(PROBLEM DESCRIPTION):
Rewrite the records from the start up to and including the line with "Mask every instance", swapping "visible in the image" for "present in the picture" and leaving everything else the same. Leave the pictures out of your answer.

Start of EXTRACTED ENTRIES

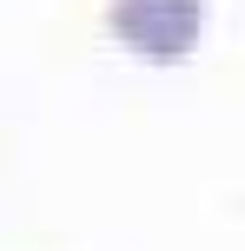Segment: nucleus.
Instances as JSON below:
<instances>
[{
	"instance_id": "1",
	"label": "nucleus",
	"mask_w": 245,
	"mask_h": 251,
	"mask_svg": "<svg viewBox=\"0 0 245 251\" xmlns=\"http://www.w3.org/2000/svg\"><path fill=\"white\" fill-rule=\"evenodd\" d=\"M106 33L153 66H179L192 60L199 33H206V0H113Z\"/></svg>"
}]
</instances>
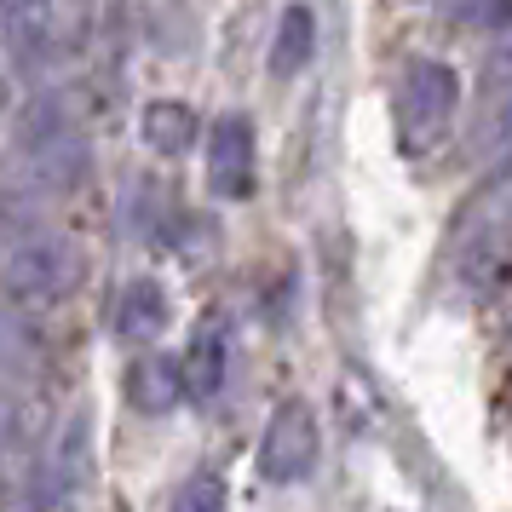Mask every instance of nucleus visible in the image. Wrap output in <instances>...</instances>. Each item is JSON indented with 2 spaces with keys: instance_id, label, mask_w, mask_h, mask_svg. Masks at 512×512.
<instances>
[{
  "instance_id": "f257e3e1",
  "label": "nucleus",
  "mask_w": 512,
  "mask_h": 512,
  "mask_svg": "<svg viewBox=\"0 0 512 512\" xmlns=\"http://www.w3.org/2000/svg\"><path fill=\"white\" fill-rule=\"evenodd\" d=\"M18 156H24L29 179L41 190H52V196H64V190L81 185V173H87V139H81V127H75L70 104L58 93L35 98L24 110V121H18Z\"/></svg>"
},
{
  "instance_id": "f03ea898",
  "label": "nucleus",
  "mask_w": 512,
  "mask_h": 512,
  "mask_svg": "<svg viewBox=\"0 0 512 512\" xmlns=\"http://www.w3.org/2000/svg\"><path fill=\"white\" fill-rule=\"evenodd\" d=\"M455 104H461V75L449 70L443 58H409L403 75H397V98H392L403 150L420 156V150L443 144L449 121H455Z\"/></svg>"
},
{
  "instance_id": "7ed1b4c3",
  "label": "nucleus",
  "mask_w": 512,
  "mask_h": 512,
  "mask_svg": "<svg viewBox=\"0 0 512 512\" xmlns=\"http://www.w3.org/2000/svg\"><path fill=\"white\" fill-rule=\"evenodd\" d=\"M75 277H81V259L64 236L52 231H24L6 259H0V282H6V294L29 311H47V305L70 300L75 294Z\"/></svg>"
},
{
  "instance_id": "20e7f679",
  "label": "nucleus",
  "mask_w": 512,
  "mask_h": 512,
  "mask_svg": "<svg viewBox=\"0 0 512 512\" xmlns=\"http://www.w3.org/2000/svg\"><path fill=\"white\" fill-rule=\"evenodd\" d=\"M317 461H323V426L311 415V403H282L259 438V478L300 484L317 472Z\"/></svg>"
},
{
  "instance_id": "39448f33",
  "label": "nucleus",
  "mask_w": 512,
  "mask_h": 512,
  "mask_svg": "<svg viewBox=\"0 0 512 512\" xmlns=\"http://www.w3.org/2000/svg\"><path fill=\"white\" fill-rule=\"evenodd\" d=\"M87 443H93V420H87V409H75V415L58 426L47 461L35 466V484H29V507L35 512H52L58 501L75 495V484L87 478Z\"/></svg>"
},
{
  "instance_id": "423d86ee",
  "label": "nucleus",
  "mask_w": 512,
  "mask_h": 512,
  "mask_svg": "<svg viewBox=\"0 0 512 512\" xmlns=\"http://www.w3.org/2000/svg\"><path fill=\"white\" fill-rule=\"evenodd\" d=\"M0 47L24 75H41L58 58V24L41 0H0Z\"/></svg>"
},
{
  "instance_id": "0eeeda50",
  "label": "nucleus",
  "mask_w": 512,
  "mask_h": 512,
  "mask_svg": "<svg viewBox=\"0 0 512 512\" xmlns=\"http://www.w3.org/2000/svg\"><path fill=\"white\" fill-rule=\"evenodd\" d=\"M254 173V127L242 116H225L208 139V190L225 202H242L254 196Z\"/></svg>"
},
{
  "instance_id": "6e6552de",
  "label": "nucleus",
  "mask_w": 512,
  "mask_h": 512,
  "mask_svg": "<svg viewBox=\"0 0 512 512\" xmlns=\"http://www.w3.org/2000/svg\"><path fill=\"white\" fill-rule=\"evenodd\" d=\"M179 369H185V397L190 403H213V397L225 392V374H231V323H225L219 311L202 317V328L190 334Z\"/></svg>"
},
{
  "instance_id": "1a4fd4ad",
  "label": "nucleus",
  "mask_w": 512,
  "mask_h": 512,
  "mask_svg": "<svg viewBox=\"0 0 512 512\" xmlns=\"http://www.w3.org/2000/svg\"><path fill=\"white\" fill-rule=\"evenodd\" d=\"M311 52H317V12L311 6H288L277 24V41H271V75L294 81L311 64Z\"/></svg>"
},
{
  "instance_id": "9d476101",
  "label": "nucleus",
  "mask_w": 512,
  "mask_h": 512,
  "mask_svg": "<svg viewBox=\"0 0 512 512\" xmlns=\"http://www.w3.org/2000/svg\"><path fill=\"white\" fill-rule=\"evenodd\" d=\"M179 392H185L179 357H144L139 369L127 374V397H133V409H144V415H167L179 403Z\"/></svg>"
},
{
  "instance_id": "9b49d317",
  "label": "nucleus",
  "mask_w": 512,
  "mask_h": 512,
  "mask_svg": "<svg viewBox=\"0 0 512 512\" xmlns=\"http://www.w3.org/2000/svg\"><path fill=\"white\" fill-rule=\"evenodd\" d=\"M47 363V346L35 323H24L18 311H0V380H35Z\"/></svg>"
},
{
  "instance_id": "f8f14e48",
  "label": "nucleus",
  "mask_w": 512,
  "mask_h": 512,
  "mask_svg": "<svg viewBox=\"0 0 512 512\" xmlns=\"http://www.w3.org/2000/svg\"><path fill=\"white\" fill-rule=\"evenodd\" d=\"M162 328H167V294H162V282L133 277L127 288H121V334H127V340H156Z\"/></svg>"
},
{
  "instance_id": "ddd939ff",
  "label": "nucleus",
  "mask_w": 512,
  "mask_h": 512,
  "mask_svg": "<svg viewBox=\"0 0 512 512\" xmlns=\"http://www.w3.org/2000/svg\"><path fill=\"white\" fill-rule=\"evenodd\" d=\"M144 139H150L156 156H185L190 144H196V110L190 104H173V98L150 104L144 110Z\"/></svg>"
},
{
  "instance_id": "4468645a",
  "label": "nucleus",
  "mask_w": 512,
  "mask_h": 512,
  "mask_svg": "<svg viewBox=\"0 0 512 512\" xmlns=\"http://www.w3.org/2000/svg\"><path fill=\"white\" fill-rule=\"evenodd\" d=\"M225 501H231V489H225V478H219L213 466H202V472H190V484L179 489V501H173V512H225Z\"/></svg>"
},
{
  "instance_id": "2eb2a0df",
  "label": "nucleus",
  "mask_w": 512,
  "mask_h": 512,
  "mask_svg": "<svg viewBox=\"0 0 512 512\" xmlns=\"http://www.w3.org/2000/svg\"><path fill=\"white\" fill-rule=\"evenodd\" d=\"M12 438H18V403H12L6 386H0V449H6Z\"/></svg>"
},
{
  "instance_id": "dca6fc26",
  "label": "nucleus",
  "mask_w": 512,
  "mask_h": 512,
  "mask_svg": "<svg viewBox=\"0 0 512 512\" xmlns=\"http://www.w3.org/2000/svg\"><path fill=\"white\" fill-rule=\"evenodd\" d=\"M41 6H52V0H41Z\"/></svg>"
}]
</instances>
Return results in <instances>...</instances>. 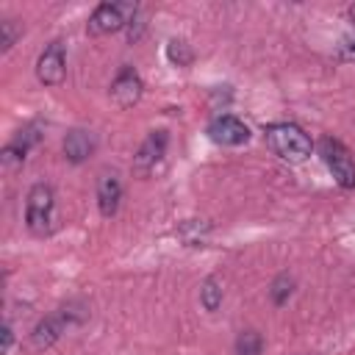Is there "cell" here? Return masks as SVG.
<instances>
[{"instance_id":"1","label":"cell","mask_w":355,"mask_h":355,"mask_svg":"<svg viewBox=\"0 0 355 355\" xmlns=\"http://www.w3.org/2000/svg\"><path fill=\"white\" fill-rule=\"evenodd\" d=\"M263 139L269 144V150L283 158V161H291V164H300L311 155V139L308 133L294 125V122H275V125H266L263 130Z\"/></svg>"},{"instance_id":"2","label":"cell","mask_w":355,"mask_h":355,"mask_svg":"<svg viewBox=\"0 0 355 355\" xmlns=\"http://www.w3.org/2000/svg\"><path fill=\"white\" fill-rule=\"evenodd\" d=\"M53 211H55V200H53V189L47 183H36L28 191V202H25V225L33 236H47L53 230Z\"/></svg>"},{"instance_id":"3","label":"cell","mask_w":355,"mask_h":355,"mask_svg":"<svg viewBox=\"0 0 355 355\" xmlns=\"http://www.w3.org/2000/svg\"><path fill=\"white\" fill-rule=\"evenodd\" d=\"M319 155L341 189H355V161H352V153L338 139L324 136L319 141Z\"/></svg>"},{"instance_id":"4","label":"cell","mask_w":355,"mask_h":355,"mask_svg":"<svg viewBox=\"0 0 355 355\" xmlns=\"http://www.w3.org/2000/svg\"><path fill=\"white\" fill-rule=\"evenodd\" d=\"M136 17V6L133 3H100L89 22H86V31L92 36H103V33H114L119 28H125L130 19Z\"/></svg>"},{"instance_id":"5","label":"cell","mask_w":355,"mask_h":355,"mask_svg":"<svg viewBox=\"0 0 355 355\" xmlns=\"http://www.w3.org/2000/svg\"><path fill=\"white\" fill-rule=\"evenodd\" d=\"M80 319H83V316H75L72 308H61V311L44 316V319L33 327V333H31V347H33V349H47V347H53V344L61 338V333H64L67 327L78 324Z\"/></svg>"},{"instance_id":"6","label":"cell","mask_w":355,"mask_h":355,"mask_svg":"<svg viewBox=\"0 0 355 355\" xmlns=\"http://www.w3.org/2000/svg\"><path fill=\"white\" fill-rule=\"evenodd\" d=\"M67 75V55H64V42H50L39 61H36V78L44 86H58Z\"/></svg>"},{"instance_id":"7","label":"cell","mask_w":355,"mask_h":355,"mask_svg":"<svg viewBox=\"0 0 355 355\" xmlns=\"http://www.w3.org/2000/svg\"><path fill=\"white\" fill-rule=\"evenodd\" d=\"M166 144H169L166 130H153V133L141 141V147L136 150V155H133V172H136V175H150V172L155 169V164L164 158Z\"/></svg>"},{"instance_id":"8","label":"cell","mask_w":355,"mask_h":355,"mask_svg":"<svg viewBox=\"0 0 355 355\" xmlns=\"http://www.w3.org/2000/svg\"><path fill=\"white\" fill-rule=\"evenodd\" d=\"M141 89H144V83H141L139 72L133 67H122L116 72L114 83H111V100L119 108H130V105H136L141 100Z\"/></svg>"},{"instance_id":"9","label":"cell","mask_w":355,"mask_h":355,"mask_svg":"<svg viewBox=\"0 0 355 355\" xmlns=\"http://www.w3.org/2000/svg\"><path fill=\"white\" fill-rule=\"evenodd\" d=\"M208 136H211L216 144L236 147V144H244V141L250 139V128H247L241 119L225 114V116H216V119L208 125Z\"/></svg>"},{"instance_id":"10","label":"cell","mask_w":355,"mask_h":355,"mask_svg":"<svg viewBox=\"0 0 355 355\" xmlns=\"http://www.w3.org/2000/svg\"><path fill=\"white\" fill-rule=\"evenodd\" d=\"M36 141H39V125L22 128V130L6 144V150H3V164H6L8 169L25 164V155H28V150H31Z\"/></svg>"},{"instance_id":"11","label":"cell","mask_w":355,"mask_h":355,"mask_svg":"<svg viewBox=\"0 0 355 355\" xmlns=\"http://www.w3.org/2000/svg\"><path fill=\"white\" fill-rule=\"evenodd\" d=\"M119 200H122V183L114 172H103L97 180V205L103 216H114L119 211Z\"/></svg>"},{"instance_id":"12","label":"cell","mask_w":355,"mask_h":355,"mask_svg":"<svg viewBox=\"0 0 355 355\" xmlns=\"http://www.w3.org/2000/svg\"><path fill=\"white\" fill-rule=\"evenodd\" d=\"M94 136L89 133V130H83V128H75V130H69L67 133V139H64V155H67V161H72V164H83L92 153H94Z\"/></svg>"},{"instance_id":"13","label":"cell","mask_w":355,"mask_h":355,"mask_svg":"<svg viewBox=\"0 0 355 355\" xmlns=\"http://www.w3.org/2000/svg\"><path fill=\"white\" fill-rule=\"evenodd\" d=\"M200 302L205 311H216L222 305V286L216 277H205L202 280V288H200Z\"/></svg>"},{"instance_id":"14","label":"cell","mask_w":355,"mask_h":355,"mask_svg":"<svg viewBox=\"0 0 355 355\" xmlns=\"http://www.w3.org/2000/svg\"><path fill=\"white\" fill-rule=\"evenodd\" d=\"M166 58L175 64V67H189L191 64V47L183 42V39H172L169 44H166Z\"/></svg>"},{"instance_id":"15","label":"cell","mask_w":355,"mask_h":355,"mask_svg":"<svg viewBox=\"0 0 355 355\" xmlns=\"http://www.w3.org/2000/svg\"><path fill=\"white\" fill-rule=\"evenodd\" d=\"M261 347H263L261 336L255 330H244L236 341V355H261Z\"/></svg>"},{"instance_id":"16","label":"cell","mask_w":355,"mask_h":355,"mask_svg":"<svg viewBox=\"0 0 355 355\" xmlns=\"http://www.w3.org/2000/svg\"><path fill=\"white\" fill-rule=\"evenodd\" d=\"M17 33H19V28L14 25V19H3L0 22V50L3 53L11 50V44L17 42Z\"/></svg>"},{"instance_id":"17","label":"cell","mask_w":355,"mask_h":355,"mask_svg":"<svg viewBox=\"0 0 355 355\" xmlns=\"http://www.w3.org/2000/svg\"><path fill=\"white\" fill-rule=\"evenodd\" d=\"M288 294H291V277H288V275H280V277L275 280V286H272V300H275L277 305H283Z\"/></svg>"},{"instance_id":"18","label":"cell","mask_w":355,"mask_h":355,"mask_svg":"<svg viewBox=\"0 0 355 355\" xmlns=\"http://www.w3.org/2000/svg\"><path fill=\"white\" fill-rule=\"evenodd\" d=\"M338 55H341L344 61H352V58H355V39H347V42L341 44V50H338Z\"/></svg>"},{"instance_id":"19","label":"cell","mask_w":355,"mask_h":355,"mask_svg":"<svg viewBox=\"0 0 355 355\" xmlns=\"http://www.w3.org/2000/svg\"><path fill=\"white\" fill-rule=\"evenodd\" d=\"M11 341H14V333H11V324L6 322V324H3V347H0V352H3V355L11 349Z\"/></svg>"},{"instance_id":"20","label":"cell","mask_w":355,"mask_h":355,"mask_svg":"<svg viewBox=\"0 0 355 355\" xmlns=\"http://www.w3.org/2000/svg\"><path fill=\"white\" fill-rule=\"evenodd\" d=\"M349 19H352V22H355V3H352V6H349Z\"/></svg>"}]
</instances>
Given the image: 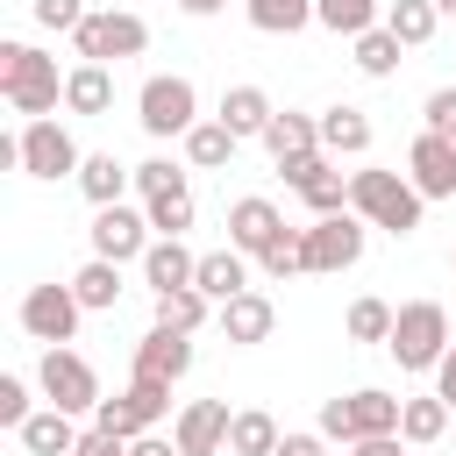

End of EXTRACTED ENTRIES

(OUTPUT FOR THIS EXERCISE):
Segment: nucleus.
Instances as JSON below:
<instances>
[{
	"instance_id": "1",
	"label": "nucleus",
	"mask_w": 245,
	"mask_h": 251,
	"mask_svg": "<svg viewBox=\"0 0 245 251\" xmlns=\"http://www.w3.org/2000/svg\"><path fill=\"white\" fill-rule=\"evenodd\" d=\"M106 33L153 66H179L192 60L199 33H206V0H113Z\"/></svg>"
}]
</instances>
Mask every instance of nucleus present in the picture. Wrap output in <instances>...</instances>. Each item is JSON indented with 2 spaces with keys: instance_id, label, mask_w, mask_h, mask_svg. Masks at 512×512.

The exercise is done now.